If you are 62 years of age or over, own outright or have very little debt remaining on your home, your home is a single family dwelling or a two-to-four unit property that you own and occupy, you can apply for a reverse mortgage.
Unlike an ordinary home equity loan, you receive money rather than have to pay monthly repayments. With a reverse mortgage your home equity decreases rather than increases as it would do when you pay back your home equity loan.
You receive money for as long as you live in your home. The loan has only to be repaid when you sell your home, no longer live in it as your principal residence or you pass away.
During the whole term of the loan you retain the title deeds. Even when the loan is due to be paid back you or your heirs retains the title deeds of your home.
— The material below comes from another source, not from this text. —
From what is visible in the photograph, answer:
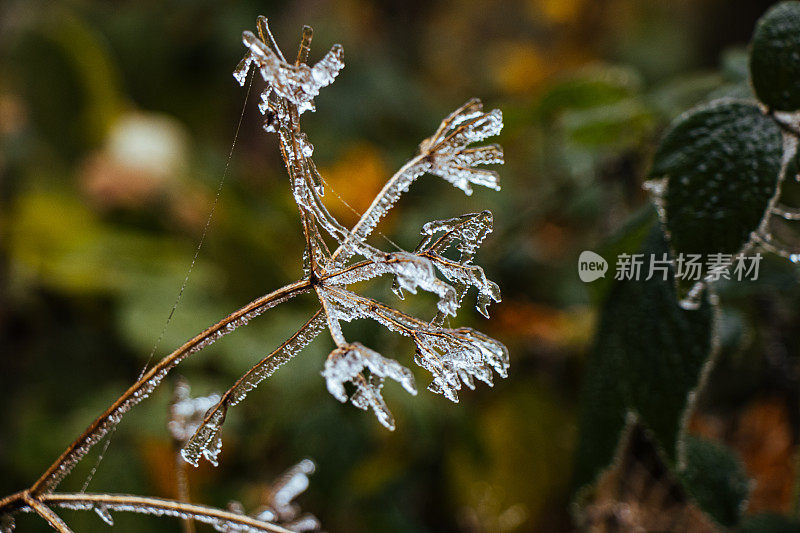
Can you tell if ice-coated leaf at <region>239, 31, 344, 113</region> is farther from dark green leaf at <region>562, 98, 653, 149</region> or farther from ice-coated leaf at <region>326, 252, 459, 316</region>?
dark green leaf at <region>562, 98, 653, 149</region>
You or you heirs can pay back the HECM reverse mortgage loan anyway you like. It must be paid back as one lump sum. The money can be raised by selling the home, obtaining a regular mortgage, selling other assets etc.
The amount you can borrow against your home is strictly enforced by the FHA. Criteria used in determining how much you can borrow against your home include, the value of your home, the location of your home, current interest rates and, most importantly, your age. Basically, the more your home is worth and the older you are, the more you can borrow.
There is a ceiling on the amount that can be borrowed with a HECM reverse mortgage. The amount that may be borrowed is derived from the lower of the appraisal amount or FHA mortgage limit for the area, which varies from $200,160 to $362,790.
You can receive payments in several ways. Tenure - equal monthly payments as long as the borrower(s) lives and continues to reside in the property as a principle residence. Term - equally monthly pavements over a specified number of months. Line of Credit - payments made as and when you need them in any amount you want until the line of credit is exhausted. Modified Tenure - combination of line of credit with monthly payments for as long as the borrower remains in the home. Modified Term - combination of line of credit with monthly payments for a fixed period of months selected by the borrower.
FHA's reverse mortgage program collects funds from insurance premiums charged to the homeowners. Homeowners are charged an up front insurance premium which is 2% of the maximum claim amount that may be borrowed plus a 0.5% annual premium which is paid on a monthly basis for the life of the loan.
HECM payments do not affect your Social Security or Medicare benefits because
those benefits
are not based on the assets of the recipient.